Economic Costs: Uncompensated Care and Emergency Room Overload

The argument that denying healthcare to undocumented immigrants saves money is, in many ways, a false economy. While it might save on the upfront costs of comprehensive insurance, it ends up shifting and often amplifying costs elsewhere in the system, primarily through uncompensated care and the overuse of emergency rooms. This is where the economic reality often clashes with the political rhetoric.

When undocumented individuals, lacking access to primary care, develop acute or severe conditions, they often have no choice but to seek care in the most expensive setting possible: the emergency room. Hospitals, as mandated by EMTALA, cannot turn them away if they are in an emergency condition. The problem is, these individuals often cannot pay for the care they receive. This leads to what's known as "uncompensated care" – medical services provided for which hospitals are not reimbursed. This isn't charity; it's a massive financial burden.
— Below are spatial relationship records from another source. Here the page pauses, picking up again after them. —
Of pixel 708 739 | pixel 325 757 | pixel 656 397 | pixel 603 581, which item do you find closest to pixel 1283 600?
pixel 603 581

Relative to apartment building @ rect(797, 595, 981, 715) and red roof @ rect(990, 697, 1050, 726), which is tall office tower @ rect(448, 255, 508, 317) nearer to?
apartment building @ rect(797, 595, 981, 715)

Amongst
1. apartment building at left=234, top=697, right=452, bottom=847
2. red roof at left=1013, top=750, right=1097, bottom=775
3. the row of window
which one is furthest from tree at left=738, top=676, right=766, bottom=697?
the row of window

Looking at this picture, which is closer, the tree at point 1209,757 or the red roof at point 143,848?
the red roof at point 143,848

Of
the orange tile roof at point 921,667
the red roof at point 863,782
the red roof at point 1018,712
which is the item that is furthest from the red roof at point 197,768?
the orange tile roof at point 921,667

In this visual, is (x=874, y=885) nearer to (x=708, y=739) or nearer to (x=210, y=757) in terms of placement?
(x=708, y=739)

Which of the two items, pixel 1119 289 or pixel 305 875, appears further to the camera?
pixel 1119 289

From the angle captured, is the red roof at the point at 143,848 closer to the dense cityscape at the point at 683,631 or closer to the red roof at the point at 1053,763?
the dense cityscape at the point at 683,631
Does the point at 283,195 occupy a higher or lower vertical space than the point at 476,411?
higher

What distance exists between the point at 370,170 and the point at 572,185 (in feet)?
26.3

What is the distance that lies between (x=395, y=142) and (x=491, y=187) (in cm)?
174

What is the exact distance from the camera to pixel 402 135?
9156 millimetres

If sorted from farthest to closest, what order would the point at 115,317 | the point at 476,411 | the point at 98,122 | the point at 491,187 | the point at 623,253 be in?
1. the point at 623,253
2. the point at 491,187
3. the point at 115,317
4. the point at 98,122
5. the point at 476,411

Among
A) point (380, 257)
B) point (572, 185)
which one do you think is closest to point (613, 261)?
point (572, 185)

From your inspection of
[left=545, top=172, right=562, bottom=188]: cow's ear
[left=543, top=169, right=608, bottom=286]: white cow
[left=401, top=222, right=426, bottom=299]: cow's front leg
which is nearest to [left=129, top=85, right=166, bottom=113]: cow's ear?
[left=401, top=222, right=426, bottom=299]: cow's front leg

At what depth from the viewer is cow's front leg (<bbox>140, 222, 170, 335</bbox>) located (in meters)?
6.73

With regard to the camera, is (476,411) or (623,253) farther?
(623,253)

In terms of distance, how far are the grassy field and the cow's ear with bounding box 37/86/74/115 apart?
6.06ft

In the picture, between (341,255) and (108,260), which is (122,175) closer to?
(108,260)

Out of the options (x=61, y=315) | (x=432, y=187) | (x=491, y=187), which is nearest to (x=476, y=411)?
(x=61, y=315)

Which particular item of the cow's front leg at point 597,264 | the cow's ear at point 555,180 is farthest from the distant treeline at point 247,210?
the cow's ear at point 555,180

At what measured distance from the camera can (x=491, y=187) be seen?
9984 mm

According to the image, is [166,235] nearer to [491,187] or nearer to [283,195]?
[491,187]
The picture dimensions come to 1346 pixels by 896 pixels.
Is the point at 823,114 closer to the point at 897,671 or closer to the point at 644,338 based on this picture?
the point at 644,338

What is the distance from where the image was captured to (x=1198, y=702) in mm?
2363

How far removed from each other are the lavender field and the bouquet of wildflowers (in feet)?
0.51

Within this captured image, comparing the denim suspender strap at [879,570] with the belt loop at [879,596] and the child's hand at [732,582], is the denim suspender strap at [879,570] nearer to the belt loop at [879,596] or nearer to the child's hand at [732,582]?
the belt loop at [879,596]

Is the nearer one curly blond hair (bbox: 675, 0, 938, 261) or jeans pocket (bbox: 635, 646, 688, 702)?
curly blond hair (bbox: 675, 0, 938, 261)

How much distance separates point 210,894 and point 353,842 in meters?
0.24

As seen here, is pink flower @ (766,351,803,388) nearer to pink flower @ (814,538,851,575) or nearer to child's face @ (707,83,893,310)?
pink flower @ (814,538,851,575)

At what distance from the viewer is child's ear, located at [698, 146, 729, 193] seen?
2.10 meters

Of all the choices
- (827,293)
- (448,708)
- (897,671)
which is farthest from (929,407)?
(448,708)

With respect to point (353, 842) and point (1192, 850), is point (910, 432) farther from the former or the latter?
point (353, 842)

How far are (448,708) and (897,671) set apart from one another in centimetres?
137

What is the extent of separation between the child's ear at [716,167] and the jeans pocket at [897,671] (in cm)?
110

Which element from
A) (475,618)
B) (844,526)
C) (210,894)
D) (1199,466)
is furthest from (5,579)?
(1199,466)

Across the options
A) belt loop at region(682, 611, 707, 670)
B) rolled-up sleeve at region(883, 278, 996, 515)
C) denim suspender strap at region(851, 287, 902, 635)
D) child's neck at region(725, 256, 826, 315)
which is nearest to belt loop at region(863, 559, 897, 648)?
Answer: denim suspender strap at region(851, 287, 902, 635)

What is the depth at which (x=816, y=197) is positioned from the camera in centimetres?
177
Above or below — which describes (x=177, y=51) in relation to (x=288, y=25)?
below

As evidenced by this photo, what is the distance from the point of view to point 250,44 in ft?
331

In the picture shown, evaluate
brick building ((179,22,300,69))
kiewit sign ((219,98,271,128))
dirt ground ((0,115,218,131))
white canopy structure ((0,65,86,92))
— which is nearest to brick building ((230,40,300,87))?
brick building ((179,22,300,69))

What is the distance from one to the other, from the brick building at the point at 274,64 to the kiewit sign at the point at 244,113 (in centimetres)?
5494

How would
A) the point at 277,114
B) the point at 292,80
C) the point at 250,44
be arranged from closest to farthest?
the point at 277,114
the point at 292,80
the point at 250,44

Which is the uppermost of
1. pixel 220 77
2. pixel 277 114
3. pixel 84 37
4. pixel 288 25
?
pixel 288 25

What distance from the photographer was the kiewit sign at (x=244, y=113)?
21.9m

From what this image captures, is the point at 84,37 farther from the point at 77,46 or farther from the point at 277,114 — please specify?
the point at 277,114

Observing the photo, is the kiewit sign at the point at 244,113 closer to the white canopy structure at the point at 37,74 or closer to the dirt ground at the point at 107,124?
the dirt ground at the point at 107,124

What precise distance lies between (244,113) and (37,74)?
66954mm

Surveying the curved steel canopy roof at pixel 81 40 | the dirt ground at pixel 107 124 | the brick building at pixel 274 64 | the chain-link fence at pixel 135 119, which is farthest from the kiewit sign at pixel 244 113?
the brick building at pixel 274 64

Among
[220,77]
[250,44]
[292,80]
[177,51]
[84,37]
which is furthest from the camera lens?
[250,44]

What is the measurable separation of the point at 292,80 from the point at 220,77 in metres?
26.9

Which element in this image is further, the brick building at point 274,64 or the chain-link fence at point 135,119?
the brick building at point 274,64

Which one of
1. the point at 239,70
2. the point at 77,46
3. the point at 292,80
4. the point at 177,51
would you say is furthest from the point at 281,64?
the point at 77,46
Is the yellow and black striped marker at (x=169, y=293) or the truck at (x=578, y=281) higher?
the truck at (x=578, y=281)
Hospitals, especially those in areas with large undocumented populations, absorb these costs. How do they do that? Well, eventually, these costs get passed on, often indirectly, to other payers. This can mean higher insurance premiums for everyone else, higher property taxes to support county hospitals, or cuts to other essential hospital services. It's a hidden tax that everyone pays, often without realizing it.

Moreover, the emergency room is the least efficient and most expensive place to receive primary care. A simple ear infection, easily treated with a $50 doctor's visit and a $10 prescription, might turn into an emergency visit costing hundreds or thousands of dollars if left untreated and complications arise. Managing chronic conditions like diabetes or asthma in an emergency setting is incredibly inefficient compared to ongoing care with a primary physician. It's like using a sledgehammer to crack a nut. This inefficient use of resources isn't just bad for the patient; it's bad for the entire healthcare system. It clogs emergency rooms, diverting resources from true emergencies, and it drives up overall healthcare expenditures. From an economic perspective, investing in preventative and primary care for all residents, regardless of status, often proves to be a more fiscally responsible approach in the long run.

Ethical and Human Rights Perspectives

Beyond the pragmatic arguments of public health and economics, there's a profound ethical and human rights dimension to this debate. This is where the conversation moves from statistics and policy frameworks to fundamental questions about dignity, compassion, and what kind of society we aspire to be.

Many advocates, international human rights organizations, and even some medical associations argue that access to healthcare is a fundamental human right, inherent to every person regardless of their legal status. They point to international declarations and covenants that affirm this right, suggesting that a society that denies basic life-saving or health-preserving care to a segment of its population is failing a core moral test. This perspective emphasizes that while states have the right to control their borders, they also have a moral obligation to protect the lives and well-being of all people within their territory. It's a powerful argument rooted in universal compassion and the inherent value of every human life.